I take a deep breath, my back rests against the wall with the flute perched between my fingers and my eyes land on the flowerpots positioned a few feet away from where I am standing. Their voices fade, I exhale and wait for them to step out but they remain inside. I drum my foot into the tiled floor, the purse in my hand swaying gently, I hope he remembers he left me at the table, kept me waiting without any form of excuse.

A thought hits me, a wicked chuckle escapes me as I shuffle to empty the wine into one of the flowerpots. I raise the glass, now, I need a refill, the perfect excuse to enter the kitchen. Tracing the rim of the cup, I exhale feverishly, spin and head off to find him.

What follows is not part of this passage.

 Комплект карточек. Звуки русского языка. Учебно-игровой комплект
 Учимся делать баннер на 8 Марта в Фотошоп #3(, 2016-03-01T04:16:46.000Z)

No, I am off to get a refill of this sweet wine which should be in the kitchen he happens to be at. Not him. I take another step forward, he better be alone, I am tired of dilly-dallying, I want him. Gosh, I need him. It will be nicer if I can get him in my bed, I don't want us to spend another night apart.

Wincing at the sound of my feet connecting with the floor, I wonder how the irritating sound hasn't caught their attention. My chest rises and falls, I gulp and the hand holding the empty cup trembles. What if he gets annoyed by my interruption? I gulp, I don't want to be in his bad book anymore.